#### Text shown:

####

Artist illustration of the Gliese 887 system. Credit: Getty.

The host star the exoplanets have been detected orbiting is known as Gliese 887, and is one of the closest star systems to Earth. Being a Red Dwarf star, it is much smaller than our Sun (roughly half the Sun’s radius), making it not as bright – and thus, harder for us to see with our naked eyes.

However, in terms of Red Dwarfs – Gliese 887 is bright enough (and close enough) to study the finer details of the object – like how it moves amongst the background more distant stars (a process known as ‘measuring parallax’) and how fast it is zipping around the galaxy (i.e. measuring its ‘proper motion’).

Like most Red Dwarfs, Gliese 887 is a cooler star with an atmospheric temperature around 3,600 Kelvin – this lower heat (with respect to other stars like our Sun) due to the more relaxed thermonuclear conversion of Hydrogen to Helium deep within its core. Red Dwarfs are known for this slow conversion – and contain enough fuel reserve to outlive the current present age of the Universe!

Fellow University of Southern Queensland researcher and co-author, Professor Rob Wittenmyer said the star Gliese 887 was also very stable.

“The brightness of Gliese 887 is really very constant,” he said.

“This will make it much easier to detect the atmospheres of these super-Earths using coming space-based facilities like the James Webb Space Telescope – the successor to the Hubble Telescope, which is due to be launched soon.”

####

Rows for bounding box labeling
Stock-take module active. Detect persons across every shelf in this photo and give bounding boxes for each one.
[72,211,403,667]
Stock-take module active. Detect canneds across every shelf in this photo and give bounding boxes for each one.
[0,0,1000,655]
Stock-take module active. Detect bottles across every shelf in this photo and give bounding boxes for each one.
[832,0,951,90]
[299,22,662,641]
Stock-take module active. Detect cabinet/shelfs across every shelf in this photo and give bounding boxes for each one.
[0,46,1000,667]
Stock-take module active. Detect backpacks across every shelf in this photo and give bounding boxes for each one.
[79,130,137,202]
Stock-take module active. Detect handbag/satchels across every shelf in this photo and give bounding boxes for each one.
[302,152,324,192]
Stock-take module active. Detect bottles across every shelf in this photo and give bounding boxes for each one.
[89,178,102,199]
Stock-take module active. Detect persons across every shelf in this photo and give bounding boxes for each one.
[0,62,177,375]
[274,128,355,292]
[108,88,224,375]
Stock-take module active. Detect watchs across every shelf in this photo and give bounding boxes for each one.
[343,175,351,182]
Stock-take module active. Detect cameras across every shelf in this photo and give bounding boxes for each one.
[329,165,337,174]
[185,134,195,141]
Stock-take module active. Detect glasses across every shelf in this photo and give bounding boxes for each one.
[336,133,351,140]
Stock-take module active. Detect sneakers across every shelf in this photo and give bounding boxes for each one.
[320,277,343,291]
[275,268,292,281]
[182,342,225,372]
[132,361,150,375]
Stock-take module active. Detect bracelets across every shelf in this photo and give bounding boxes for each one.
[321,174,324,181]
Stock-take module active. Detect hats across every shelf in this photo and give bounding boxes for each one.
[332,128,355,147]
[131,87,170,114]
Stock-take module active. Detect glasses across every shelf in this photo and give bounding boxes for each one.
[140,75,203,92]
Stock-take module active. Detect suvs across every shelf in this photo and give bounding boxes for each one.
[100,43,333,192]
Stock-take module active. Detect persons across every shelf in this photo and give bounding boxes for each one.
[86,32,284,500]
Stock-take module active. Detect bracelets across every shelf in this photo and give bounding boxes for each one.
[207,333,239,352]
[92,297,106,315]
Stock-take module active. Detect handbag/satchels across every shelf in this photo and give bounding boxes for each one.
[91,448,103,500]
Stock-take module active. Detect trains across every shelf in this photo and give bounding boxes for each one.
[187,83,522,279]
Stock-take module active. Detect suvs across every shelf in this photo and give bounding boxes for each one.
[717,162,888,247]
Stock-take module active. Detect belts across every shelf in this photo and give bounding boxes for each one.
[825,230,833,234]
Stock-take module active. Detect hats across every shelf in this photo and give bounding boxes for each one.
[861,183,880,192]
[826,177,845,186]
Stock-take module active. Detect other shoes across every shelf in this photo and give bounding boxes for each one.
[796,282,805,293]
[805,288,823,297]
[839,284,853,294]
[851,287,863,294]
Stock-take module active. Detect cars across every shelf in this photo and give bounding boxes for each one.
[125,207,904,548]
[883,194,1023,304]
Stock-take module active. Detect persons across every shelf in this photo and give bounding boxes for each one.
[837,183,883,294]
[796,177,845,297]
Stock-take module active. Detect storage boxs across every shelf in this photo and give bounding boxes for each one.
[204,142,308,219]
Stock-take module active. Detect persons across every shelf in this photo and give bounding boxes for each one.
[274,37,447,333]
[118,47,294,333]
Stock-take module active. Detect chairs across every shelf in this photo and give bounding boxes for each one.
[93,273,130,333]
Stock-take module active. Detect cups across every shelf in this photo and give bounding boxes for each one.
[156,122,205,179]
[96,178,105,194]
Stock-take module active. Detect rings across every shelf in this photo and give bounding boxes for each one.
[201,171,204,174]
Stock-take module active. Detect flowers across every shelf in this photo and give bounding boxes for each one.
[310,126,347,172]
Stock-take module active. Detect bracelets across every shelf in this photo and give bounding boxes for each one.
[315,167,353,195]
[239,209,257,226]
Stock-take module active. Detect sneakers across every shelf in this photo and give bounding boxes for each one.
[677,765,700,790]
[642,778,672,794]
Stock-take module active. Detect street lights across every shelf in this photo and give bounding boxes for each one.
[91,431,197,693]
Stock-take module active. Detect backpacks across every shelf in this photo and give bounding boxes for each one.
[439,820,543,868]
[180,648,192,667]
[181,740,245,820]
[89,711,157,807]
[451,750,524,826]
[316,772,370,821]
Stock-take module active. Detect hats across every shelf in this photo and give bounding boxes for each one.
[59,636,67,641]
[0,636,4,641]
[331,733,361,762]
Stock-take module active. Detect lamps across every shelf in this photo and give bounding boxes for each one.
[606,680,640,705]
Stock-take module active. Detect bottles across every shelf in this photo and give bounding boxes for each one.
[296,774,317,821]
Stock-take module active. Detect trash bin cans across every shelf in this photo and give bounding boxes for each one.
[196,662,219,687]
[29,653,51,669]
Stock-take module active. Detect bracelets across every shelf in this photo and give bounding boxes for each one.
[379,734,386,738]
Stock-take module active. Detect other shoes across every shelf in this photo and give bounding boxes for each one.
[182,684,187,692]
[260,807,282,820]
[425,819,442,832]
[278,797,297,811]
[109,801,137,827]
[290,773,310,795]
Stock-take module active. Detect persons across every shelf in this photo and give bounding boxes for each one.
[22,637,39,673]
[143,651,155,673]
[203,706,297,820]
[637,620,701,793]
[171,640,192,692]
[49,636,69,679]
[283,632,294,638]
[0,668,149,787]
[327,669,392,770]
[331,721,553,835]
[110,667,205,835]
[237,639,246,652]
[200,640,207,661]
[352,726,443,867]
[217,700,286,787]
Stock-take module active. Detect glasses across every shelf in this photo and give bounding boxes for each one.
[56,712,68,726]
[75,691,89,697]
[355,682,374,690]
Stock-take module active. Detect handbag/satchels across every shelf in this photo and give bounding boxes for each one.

####

#### Problem set:
(a) What atmospheric temperature does the text on Gliese 887 give for the star?
(b) Name every organization and telescope mentioned in the text on Gliese 887.
(c) Extend the text on Gliese 887 beyond its final sentence.
These rows were taken from a separate source.

#### Answers per task:
(a) Around 3,600 Kelvin.

(b) Getty, University of Southern Queensland, James Webb Space Telescope, Hubble Telescope

(c)
The 'Goldilocks Zone'

Illustration of the ‘Goldilocks Zone’ relative to the type of star (y-axis) vs. the amount of starlight the planet will receive (analogous to its distance). Red dwarf stars are at the bottom. Credit: C. Harman.

The energy output of a star is dependent on its mass, with a simple correlation that higher mass stars have more gravity, creating more thermonuclear fusion in their core. The result of this is higher mass stars burn brighter but also consume their fuel reserves quicker.

Opposing this are lower mass stars – who have less mass and gravity, less fuel conversion, and less energy output. Our Sun for example resides somewhere between a low-mass Red Dwarf star, and the mind-bogglingly enormous Blue Supergiants.

An interesting result of the energy output of stars (derived by mass and gravity) is that there is a ‘zone’ – a lower and higher distance range – away from the star where liquid water can exist as a solid, liquid, and a gas. The Earth is in this region, known as the ‘Goldilocks Zone’ – where it is not too close nor too far from the Sun, for liquid water, ice, and snow and water vapour to exist.

The importance of the Goldilocks Zone is that it allows any planets in this region to have the right conditions for water to exist in these states – a key ingredient for life as we know it to evolve. Without water in these forms, life doesn’t seem to exist anywhere else in the Universe (as far as we can tell).

The exciting news about Gliese 887b and Gliese 887c is that they could potentially exist within the Goldilocks Zone of Gliese 887. In fact, the team estimates the surface temperature of the outer planet (Gliese 887c) to be around 70-degrees C – and whilst that might seem hot to our everyday experiences – scientists have found lifeforms on Earth, known as ‘Extremophiles’ which exist and thrive near these temperatures.

A more humble star

Artist impression of a triple-planet system orbiting a Red Dwarf star. Credit: ESO/M. Kornmesser.

Red Dwarf stars are known to be rather temperamental – exhibiting strong magnetic fields, and giant flares that lash and strip atmospheres – which would make the development of life almost impossible.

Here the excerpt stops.